◆ PARTS OF THE EXERCISE
1. In the clock synchronization notes, write out the passage between "Virtualize Everything but" and "and distributed scheduling.", inclusive, without changing a word.
2. According to the clock synchronization notes, what kind of counter is the Xen clocksource?
3. List every area that the clock synchronization notes name as one where clock synchronization is important.

◆ GIVEN TEXT

=-=-=-=-=

Virtualize Everything but Time

  • Problem is clock synchronization, which is important for network monitoring, traffic analysis, telecoms, finance, gaming, and distributed scheduling.
  • Status quo under Xen is based on ntpd, but amplifies its flaws. When live VM migration is done, it fails.
  • Propose a new architecture. based on RADclock (clock synchronization solution). Robust, accurate and scalable solution that supports seamless migration.
  • Idea: give each physical host a single clock that never migrates. A stateless clock-read function migrates with each VM. (Concept of a “dependent clock” (not new).)
  • Context is paravirtualized Xen guests. It would be more complex to do it for fully-virtualized guests, and is not discussed here. Implemented for pvops Linux (2.6.31.13) on Xen 4.0.
  • Clocks are built on local hardware (oscillators/counters). However, they are imperfect and drift (often due to temperature). The TSC counts CPU cycles and is the highest resolution/lowest latency time source, but it might be unreliable. HPET is reliable but low-resolution and high latency. The Xen clocksource is a hardware/software hybrid that the hypervisor provides, and aims to combine the reliability of HPET with the low latency of TSC: a 1GHz 64-bit counter. Performs well, but HPET is not far behind and a lot simpler.
  • Raw timestamps and clock timestamps are different, and scaled counters are insufficient since they drift. Network based synchronization is convenient, but suffers from delay variability and path asymmetry. (Typically assume symmetry.)
  • Two synchronization algorithms under discussion. First is ntpd, which is feedback-based, using the Xen clocksource on Xen. RADclock uses raw timestamps, and can use any raw counter, including HPET and the Xen clocksource.
  • Experimental setup includes an atomic clock, a GPS receiver and a network connection to a stratum-1 NTP server.
  • With the client and time server on the same LAN, and a 16-second polling period, can get 60us error. Using a feedback-directed polling period with multiple servers (but no load, no traffic and high quality servers) can lead to millisecond-level errors.
  • On Xen, ntpd is much worse. Consider a dependent ntpd clock, independent ntpd clocks and migrating independent ntpd clocks. With a dependent ntpd clock, only dom0 runs ntpd and the Xen clocksource is used (no clock sync in the guests). If an independent ntpd clock per guest runs (resource-hungry), works almost as well as non-virtualized but with a bit more noise due to virtualization latency. Adding some load and churn leads to millisecond-sized errors. A migrating independent ntpd clock is worse [...].

=-=-=-=-=

◆ INFORMATION SUPPLIED
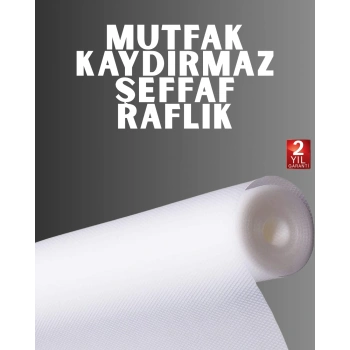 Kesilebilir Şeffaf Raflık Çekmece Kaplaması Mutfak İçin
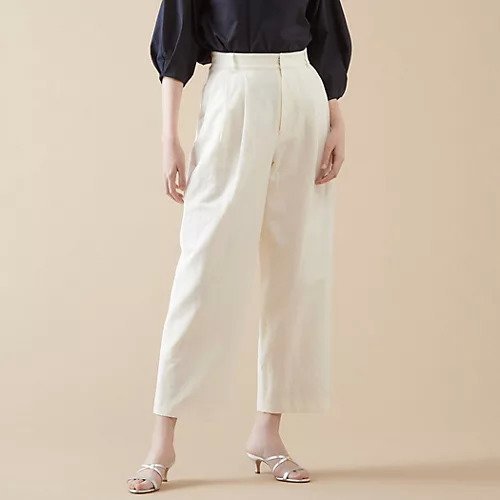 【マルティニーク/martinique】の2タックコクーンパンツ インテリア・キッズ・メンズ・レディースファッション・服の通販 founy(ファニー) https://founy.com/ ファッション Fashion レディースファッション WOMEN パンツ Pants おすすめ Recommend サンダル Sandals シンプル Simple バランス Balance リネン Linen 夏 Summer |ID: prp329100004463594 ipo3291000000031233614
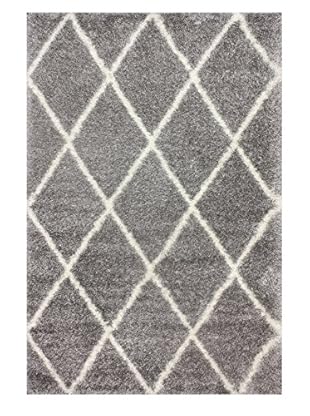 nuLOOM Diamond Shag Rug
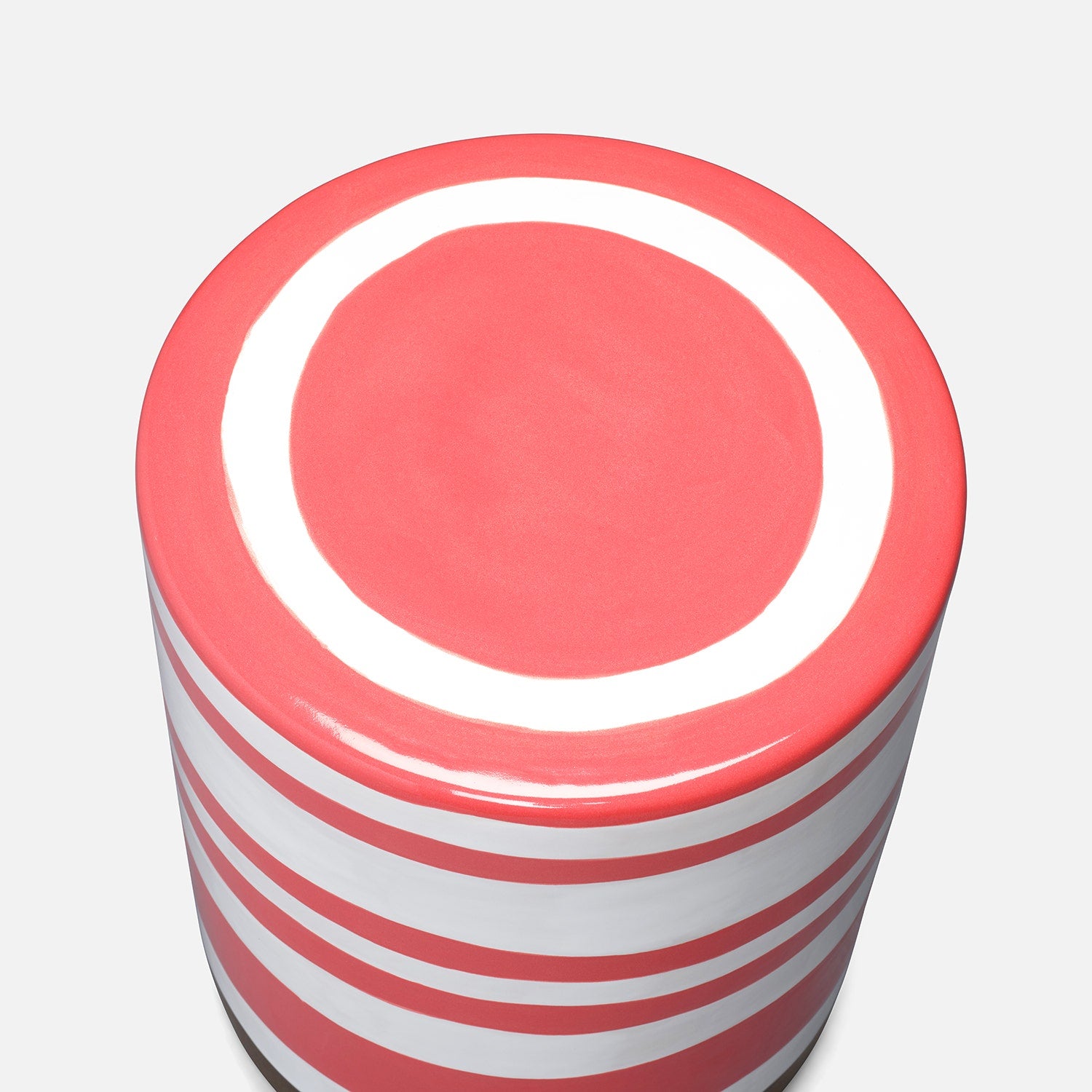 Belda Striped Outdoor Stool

=-=-=-=-=

◆ ANSWER SET
1.
Virtualize Everything but Time

  • Problem is clock synchronization, which is important for network monitoring, traffic analysis, telecoms, finance, gaming, and distributed scheduling.

2. A 1GHz 64-bit counter.

3.
- network monitoring
- traffic analysis
- telecoms
- finance
- gaming
- distributed scheduling